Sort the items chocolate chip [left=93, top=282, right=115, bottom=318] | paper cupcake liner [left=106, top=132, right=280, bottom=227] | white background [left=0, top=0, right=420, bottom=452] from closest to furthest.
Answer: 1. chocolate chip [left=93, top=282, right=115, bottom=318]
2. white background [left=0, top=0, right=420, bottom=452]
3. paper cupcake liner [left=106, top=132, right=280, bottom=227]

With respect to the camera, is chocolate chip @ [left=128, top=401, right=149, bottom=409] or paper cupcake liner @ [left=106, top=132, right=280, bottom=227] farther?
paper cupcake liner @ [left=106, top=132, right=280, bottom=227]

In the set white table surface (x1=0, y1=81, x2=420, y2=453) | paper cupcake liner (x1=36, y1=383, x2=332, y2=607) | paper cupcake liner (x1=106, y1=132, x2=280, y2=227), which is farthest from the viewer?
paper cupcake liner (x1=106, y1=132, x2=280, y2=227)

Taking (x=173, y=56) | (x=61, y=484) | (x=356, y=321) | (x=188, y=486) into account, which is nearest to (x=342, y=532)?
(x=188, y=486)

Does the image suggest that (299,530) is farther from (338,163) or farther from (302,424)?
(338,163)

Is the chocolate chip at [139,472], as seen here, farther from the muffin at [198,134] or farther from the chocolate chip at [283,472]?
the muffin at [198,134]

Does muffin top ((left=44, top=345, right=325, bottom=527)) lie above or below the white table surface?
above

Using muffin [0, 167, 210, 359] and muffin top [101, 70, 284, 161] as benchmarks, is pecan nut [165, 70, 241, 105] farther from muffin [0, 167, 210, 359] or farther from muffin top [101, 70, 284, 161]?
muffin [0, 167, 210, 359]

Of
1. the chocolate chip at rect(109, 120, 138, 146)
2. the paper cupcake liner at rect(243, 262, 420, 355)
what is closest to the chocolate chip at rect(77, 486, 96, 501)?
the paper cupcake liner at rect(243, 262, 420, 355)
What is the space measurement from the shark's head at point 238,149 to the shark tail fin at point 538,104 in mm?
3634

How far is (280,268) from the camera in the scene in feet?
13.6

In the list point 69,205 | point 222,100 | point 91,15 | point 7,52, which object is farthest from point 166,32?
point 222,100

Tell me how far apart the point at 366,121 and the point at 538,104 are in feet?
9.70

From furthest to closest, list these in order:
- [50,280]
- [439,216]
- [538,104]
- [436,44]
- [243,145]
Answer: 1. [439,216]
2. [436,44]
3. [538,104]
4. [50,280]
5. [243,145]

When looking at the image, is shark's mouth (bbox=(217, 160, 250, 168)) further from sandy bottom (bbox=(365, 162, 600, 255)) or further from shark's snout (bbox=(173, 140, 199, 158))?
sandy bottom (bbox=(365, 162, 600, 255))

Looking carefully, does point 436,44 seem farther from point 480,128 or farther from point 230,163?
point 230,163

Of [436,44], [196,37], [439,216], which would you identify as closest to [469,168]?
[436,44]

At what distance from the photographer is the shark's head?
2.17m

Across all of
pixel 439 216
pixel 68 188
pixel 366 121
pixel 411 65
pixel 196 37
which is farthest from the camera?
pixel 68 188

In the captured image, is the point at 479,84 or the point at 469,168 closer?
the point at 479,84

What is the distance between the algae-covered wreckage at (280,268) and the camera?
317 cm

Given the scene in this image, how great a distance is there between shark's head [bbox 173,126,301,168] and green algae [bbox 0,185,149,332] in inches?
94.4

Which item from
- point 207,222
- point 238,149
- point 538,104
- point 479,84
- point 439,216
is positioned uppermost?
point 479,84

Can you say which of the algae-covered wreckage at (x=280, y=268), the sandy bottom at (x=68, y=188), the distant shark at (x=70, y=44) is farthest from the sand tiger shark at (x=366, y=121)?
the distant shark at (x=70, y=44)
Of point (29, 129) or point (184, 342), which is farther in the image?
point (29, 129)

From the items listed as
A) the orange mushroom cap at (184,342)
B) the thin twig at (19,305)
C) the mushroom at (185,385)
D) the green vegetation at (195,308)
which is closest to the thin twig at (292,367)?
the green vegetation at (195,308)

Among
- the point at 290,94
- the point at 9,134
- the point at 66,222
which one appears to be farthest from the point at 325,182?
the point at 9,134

==================================================

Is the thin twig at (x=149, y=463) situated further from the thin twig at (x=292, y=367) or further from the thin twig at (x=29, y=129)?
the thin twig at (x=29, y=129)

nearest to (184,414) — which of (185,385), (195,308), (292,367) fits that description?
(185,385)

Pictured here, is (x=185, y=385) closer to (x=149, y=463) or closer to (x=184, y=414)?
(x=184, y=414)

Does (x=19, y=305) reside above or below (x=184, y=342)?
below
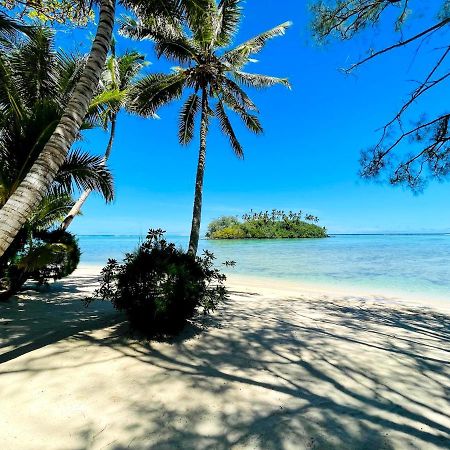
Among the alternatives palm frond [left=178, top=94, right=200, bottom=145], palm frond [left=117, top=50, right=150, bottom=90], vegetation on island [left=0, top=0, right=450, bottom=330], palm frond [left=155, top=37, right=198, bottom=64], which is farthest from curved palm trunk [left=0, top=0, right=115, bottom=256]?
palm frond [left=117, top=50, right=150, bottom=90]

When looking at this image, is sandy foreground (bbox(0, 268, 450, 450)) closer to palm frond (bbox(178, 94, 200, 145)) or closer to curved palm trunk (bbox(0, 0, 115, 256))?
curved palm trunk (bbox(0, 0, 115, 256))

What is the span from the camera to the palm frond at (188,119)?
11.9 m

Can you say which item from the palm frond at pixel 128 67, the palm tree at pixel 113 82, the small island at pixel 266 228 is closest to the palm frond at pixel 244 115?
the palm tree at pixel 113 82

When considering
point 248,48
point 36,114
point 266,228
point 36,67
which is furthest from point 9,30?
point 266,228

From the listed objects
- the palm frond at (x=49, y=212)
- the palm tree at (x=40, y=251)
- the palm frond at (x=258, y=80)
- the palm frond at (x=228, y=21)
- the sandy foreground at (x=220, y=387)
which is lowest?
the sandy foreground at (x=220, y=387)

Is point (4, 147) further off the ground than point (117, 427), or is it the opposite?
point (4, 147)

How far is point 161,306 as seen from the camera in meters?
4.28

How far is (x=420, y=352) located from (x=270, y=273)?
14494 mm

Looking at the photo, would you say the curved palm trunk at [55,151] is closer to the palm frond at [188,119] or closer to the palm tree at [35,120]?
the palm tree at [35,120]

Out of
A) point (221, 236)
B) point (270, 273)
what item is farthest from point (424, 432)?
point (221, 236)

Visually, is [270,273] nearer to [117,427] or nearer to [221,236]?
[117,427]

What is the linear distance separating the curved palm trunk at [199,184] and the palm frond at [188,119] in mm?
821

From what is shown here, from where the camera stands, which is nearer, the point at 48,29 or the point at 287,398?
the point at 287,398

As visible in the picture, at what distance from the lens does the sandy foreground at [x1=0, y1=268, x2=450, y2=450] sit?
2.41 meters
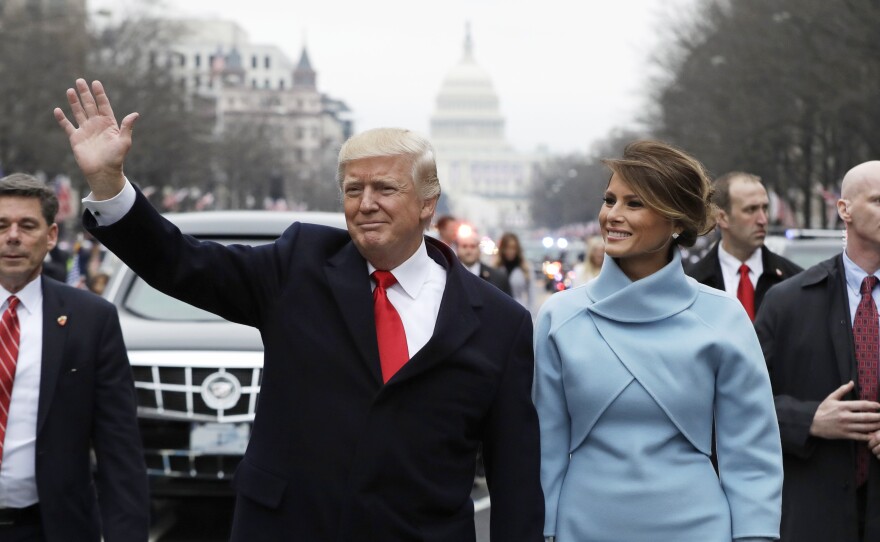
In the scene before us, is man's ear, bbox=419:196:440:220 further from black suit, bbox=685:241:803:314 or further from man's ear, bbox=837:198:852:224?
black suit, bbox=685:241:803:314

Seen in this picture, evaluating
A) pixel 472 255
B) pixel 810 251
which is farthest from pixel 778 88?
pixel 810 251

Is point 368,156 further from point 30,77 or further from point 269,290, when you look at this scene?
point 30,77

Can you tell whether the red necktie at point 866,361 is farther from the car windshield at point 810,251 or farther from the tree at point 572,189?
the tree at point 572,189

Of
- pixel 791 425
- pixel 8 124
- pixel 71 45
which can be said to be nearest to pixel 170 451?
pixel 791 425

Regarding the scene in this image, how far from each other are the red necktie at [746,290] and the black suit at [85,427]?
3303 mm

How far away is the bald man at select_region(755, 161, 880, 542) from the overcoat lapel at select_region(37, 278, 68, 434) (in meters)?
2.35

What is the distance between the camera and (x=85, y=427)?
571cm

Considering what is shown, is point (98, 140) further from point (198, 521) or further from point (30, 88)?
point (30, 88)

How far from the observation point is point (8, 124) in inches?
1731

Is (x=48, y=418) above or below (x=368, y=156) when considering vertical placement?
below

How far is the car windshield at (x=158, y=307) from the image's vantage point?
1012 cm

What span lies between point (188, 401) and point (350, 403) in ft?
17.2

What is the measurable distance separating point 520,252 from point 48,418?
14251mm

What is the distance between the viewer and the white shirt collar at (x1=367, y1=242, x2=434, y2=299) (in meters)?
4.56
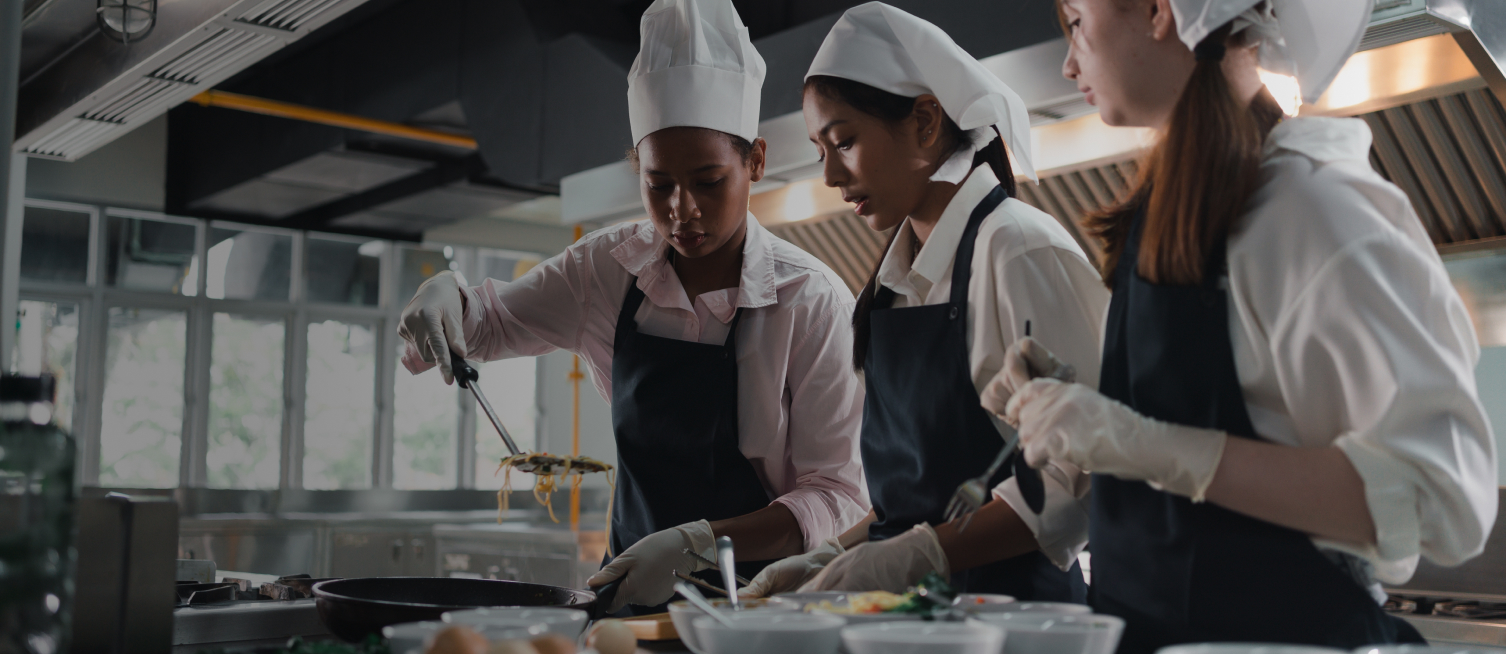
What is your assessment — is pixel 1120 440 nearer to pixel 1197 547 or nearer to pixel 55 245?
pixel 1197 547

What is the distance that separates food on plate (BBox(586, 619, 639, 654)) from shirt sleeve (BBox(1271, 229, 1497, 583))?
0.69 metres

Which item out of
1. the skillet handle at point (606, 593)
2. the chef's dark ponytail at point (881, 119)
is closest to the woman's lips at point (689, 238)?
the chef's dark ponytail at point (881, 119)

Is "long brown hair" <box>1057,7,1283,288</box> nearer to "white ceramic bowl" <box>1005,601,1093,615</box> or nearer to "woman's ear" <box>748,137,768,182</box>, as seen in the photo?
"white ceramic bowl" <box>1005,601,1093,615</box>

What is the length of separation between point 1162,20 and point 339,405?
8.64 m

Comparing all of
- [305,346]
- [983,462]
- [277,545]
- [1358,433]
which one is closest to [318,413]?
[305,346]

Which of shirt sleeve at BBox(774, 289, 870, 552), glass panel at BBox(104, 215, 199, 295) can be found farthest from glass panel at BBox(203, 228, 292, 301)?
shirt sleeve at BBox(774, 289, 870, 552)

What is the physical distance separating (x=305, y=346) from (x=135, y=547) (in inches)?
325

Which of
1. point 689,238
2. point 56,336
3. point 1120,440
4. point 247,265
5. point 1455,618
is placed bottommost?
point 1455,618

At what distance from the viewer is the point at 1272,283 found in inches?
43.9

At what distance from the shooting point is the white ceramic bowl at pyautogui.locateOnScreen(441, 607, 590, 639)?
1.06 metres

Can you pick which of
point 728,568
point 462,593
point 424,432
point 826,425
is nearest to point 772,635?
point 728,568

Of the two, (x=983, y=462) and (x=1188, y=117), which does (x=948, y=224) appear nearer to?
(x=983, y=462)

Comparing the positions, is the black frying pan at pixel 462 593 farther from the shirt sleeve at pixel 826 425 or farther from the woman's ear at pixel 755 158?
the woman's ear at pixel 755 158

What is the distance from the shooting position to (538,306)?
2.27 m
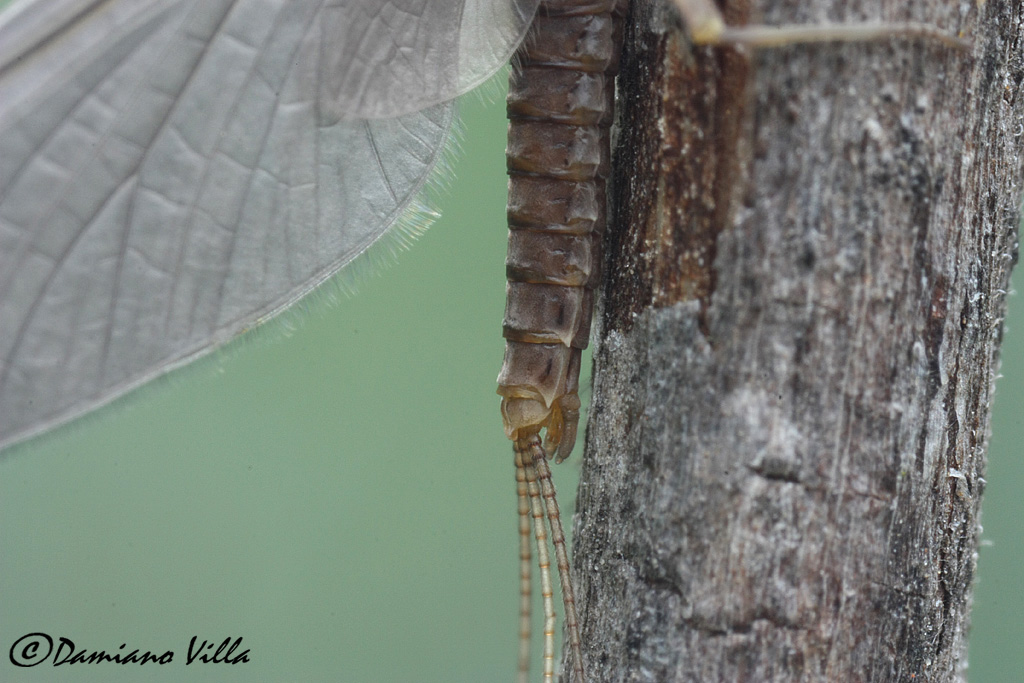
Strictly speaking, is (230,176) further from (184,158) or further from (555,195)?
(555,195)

==================================================

Could you print every line of the records from the one containing "Sort the items" down to the one containing "3. paper cupcake", both of those lines included, and nothing else?

Sort the items chocolate chip [left=93, top=282, right=115, bottom=318] | paper cupcake liner [left=106, top=132, right=280, bottom=227] | white background [left=0, top=0, right=420, bottom=452] from closest to furthest.
Answer: 1. chocolate chip [left=93, top=282, right=115, bottom=318]
2. white background [left=0, top=0, right=420, bottom=452]
3. paper cupcake liner [left=106, top=132, right=280, bottom=227]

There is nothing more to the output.